Each processor carried along the instruction set and architecture
of the smaller processors,
allowing programs written for a smaller processor to run on a larger one
without change.

The 8100 had another interesting distinction in being one of the first commercially available systems to have a network with characteristics of what we now call local area networks, in particular the mechanism of packet passing. It was called the "8100 Loop" or "R-Loop" and it supported various attached terminals (such as the 3104), printers (such as the free-standing 3268-1) and other devices. Topologically this arranged terminals in a ring, with redundant sets of wires which allowed for a break in the wire to be tolerated simply by "turning back" the data on each side of the break.

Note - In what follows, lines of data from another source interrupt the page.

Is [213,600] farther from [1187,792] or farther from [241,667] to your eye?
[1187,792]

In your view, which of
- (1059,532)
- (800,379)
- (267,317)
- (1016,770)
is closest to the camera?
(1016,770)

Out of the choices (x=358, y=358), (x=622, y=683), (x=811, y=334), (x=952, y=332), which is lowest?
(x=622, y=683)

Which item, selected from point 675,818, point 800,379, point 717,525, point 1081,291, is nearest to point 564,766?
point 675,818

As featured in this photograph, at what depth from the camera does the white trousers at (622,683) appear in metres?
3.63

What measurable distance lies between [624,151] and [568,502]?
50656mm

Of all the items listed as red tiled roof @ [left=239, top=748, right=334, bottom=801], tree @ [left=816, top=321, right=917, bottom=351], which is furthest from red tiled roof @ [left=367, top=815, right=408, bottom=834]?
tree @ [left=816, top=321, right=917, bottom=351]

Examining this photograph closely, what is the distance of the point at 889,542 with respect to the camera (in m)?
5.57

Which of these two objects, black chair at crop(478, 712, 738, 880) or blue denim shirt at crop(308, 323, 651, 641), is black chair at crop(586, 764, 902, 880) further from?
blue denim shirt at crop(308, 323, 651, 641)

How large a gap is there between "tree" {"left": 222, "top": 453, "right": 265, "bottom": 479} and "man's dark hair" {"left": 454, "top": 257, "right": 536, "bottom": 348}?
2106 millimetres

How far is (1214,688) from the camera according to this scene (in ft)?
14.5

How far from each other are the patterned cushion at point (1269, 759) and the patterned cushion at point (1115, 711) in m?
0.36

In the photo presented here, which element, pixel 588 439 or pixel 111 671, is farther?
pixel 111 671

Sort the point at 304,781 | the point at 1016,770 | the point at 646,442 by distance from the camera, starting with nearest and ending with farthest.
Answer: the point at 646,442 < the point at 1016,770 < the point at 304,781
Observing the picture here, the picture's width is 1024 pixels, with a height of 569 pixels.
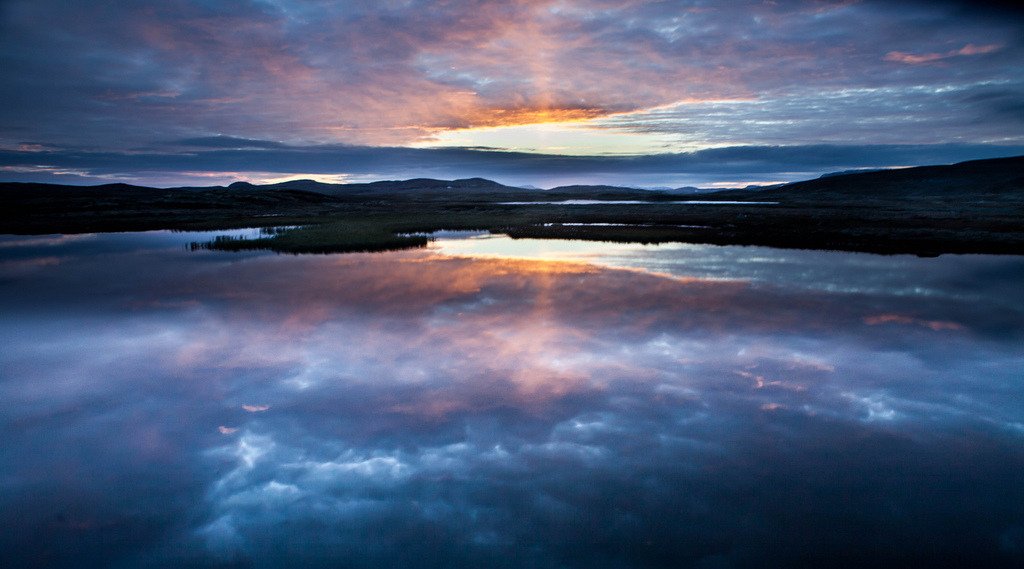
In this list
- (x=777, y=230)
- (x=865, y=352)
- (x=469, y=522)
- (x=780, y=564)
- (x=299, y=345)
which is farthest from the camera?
(x=777, y=230)

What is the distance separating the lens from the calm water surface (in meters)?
6.87

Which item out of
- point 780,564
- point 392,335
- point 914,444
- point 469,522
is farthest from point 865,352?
point 392,335

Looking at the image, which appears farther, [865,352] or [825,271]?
[825,271]

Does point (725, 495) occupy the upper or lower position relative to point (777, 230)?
lower

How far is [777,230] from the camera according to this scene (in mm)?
43156

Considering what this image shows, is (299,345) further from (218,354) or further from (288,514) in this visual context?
(288,514)

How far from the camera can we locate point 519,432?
963 cm

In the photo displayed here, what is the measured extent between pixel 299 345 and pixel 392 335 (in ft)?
8.40

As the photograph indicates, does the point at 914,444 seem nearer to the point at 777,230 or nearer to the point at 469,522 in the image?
the point at 469,522

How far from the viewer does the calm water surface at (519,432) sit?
6.87 meters

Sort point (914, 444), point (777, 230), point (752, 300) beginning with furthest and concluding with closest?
point (777, 230)
point (752, 300)
point (914, 444)

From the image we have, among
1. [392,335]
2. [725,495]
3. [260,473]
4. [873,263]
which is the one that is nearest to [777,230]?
[873,263]

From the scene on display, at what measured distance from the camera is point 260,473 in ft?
27.5

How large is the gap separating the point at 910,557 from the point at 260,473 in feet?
28.9
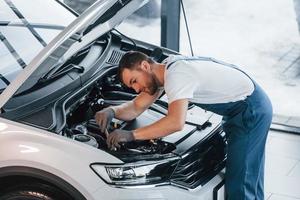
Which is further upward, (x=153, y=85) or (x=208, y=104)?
(x=153, y=85)

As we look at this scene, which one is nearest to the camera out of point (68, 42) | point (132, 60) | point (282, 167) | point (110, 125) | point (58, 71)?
point (68, 42)

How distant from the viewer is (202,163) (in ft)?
12.3

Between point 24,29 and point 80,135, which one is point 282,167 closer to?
point 80,135

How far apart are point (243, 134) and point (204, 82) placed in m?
0.37

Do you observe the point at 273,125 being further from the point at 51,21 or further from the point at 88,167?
the point at 88,167

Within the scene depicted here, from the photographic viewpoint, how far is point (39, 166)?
11.3 ft

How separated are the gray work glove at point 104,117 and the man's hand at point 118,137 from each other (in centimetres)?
15

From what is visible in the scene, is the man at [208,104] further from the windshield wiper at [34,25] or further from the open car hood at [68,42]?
the windshield wiper at [34,25]

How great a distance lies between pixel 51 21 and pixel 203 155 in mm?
1358

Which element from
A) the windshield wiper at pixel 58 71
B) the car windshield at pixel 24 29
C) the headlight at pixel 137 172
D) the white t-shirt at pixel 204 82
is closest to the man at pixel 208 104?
the white t-shirt at pixel 204 82

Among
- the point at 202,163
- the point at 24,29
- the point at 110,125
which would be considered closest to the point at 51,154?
the point at 110,125

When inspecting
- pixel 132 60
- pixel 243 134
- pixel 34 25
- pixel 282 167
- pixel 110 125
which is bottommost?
pixel 282 167

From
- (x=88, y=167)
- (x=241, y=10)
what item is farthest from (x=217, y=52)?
(x=88, y=167)

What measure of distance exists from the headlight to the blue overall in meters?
0.39
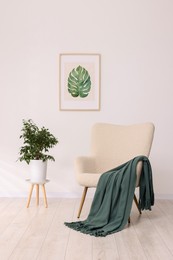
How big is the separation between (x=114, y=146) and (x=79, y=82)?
104cm

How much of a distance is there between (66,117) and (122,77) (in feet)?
2.75

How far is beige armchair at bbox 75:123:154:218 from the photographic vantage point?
4.27 metres

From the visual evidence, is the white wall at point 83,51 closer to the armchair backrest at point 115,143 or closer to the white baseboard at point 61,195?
the white baseboard at point 61,195

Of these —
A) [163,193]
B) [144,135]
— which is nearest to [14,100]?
[144,135]

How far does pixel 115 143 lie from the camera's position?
451 centimetres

The 8100 also supported an "intelligent" terminal called the 8775 (which shared the same case as the 3279 colour display terminal for IBM's mainframes and, like the 3279 was designed at IBM's UK Development Lab at Hursley Park, England) which was the first to ship with the ability to download its functionality from the host computer to which it was attached.

==Product range==
- 8130 (various models) - Processor unit
- 8140 (various models) - Processor unit
- 8150 (various models) - Processor unit
- 8101 - External disk unit
- 8809 - External tape unit

What was notable about the machines was that they were designed to be "office-friendly", not requiring special power supplies or cooling systems, and running quietly. Their size also made them attractive in this environment.

==Post mortem==
In 1983, Computer Automation, Inc. offered a trade-in program for IBM 8100 users, in exchange for a CA-Syfa system. The offer was to accommodate those who purchased "two or three" 8100s for program development, and encountered too many obstacles.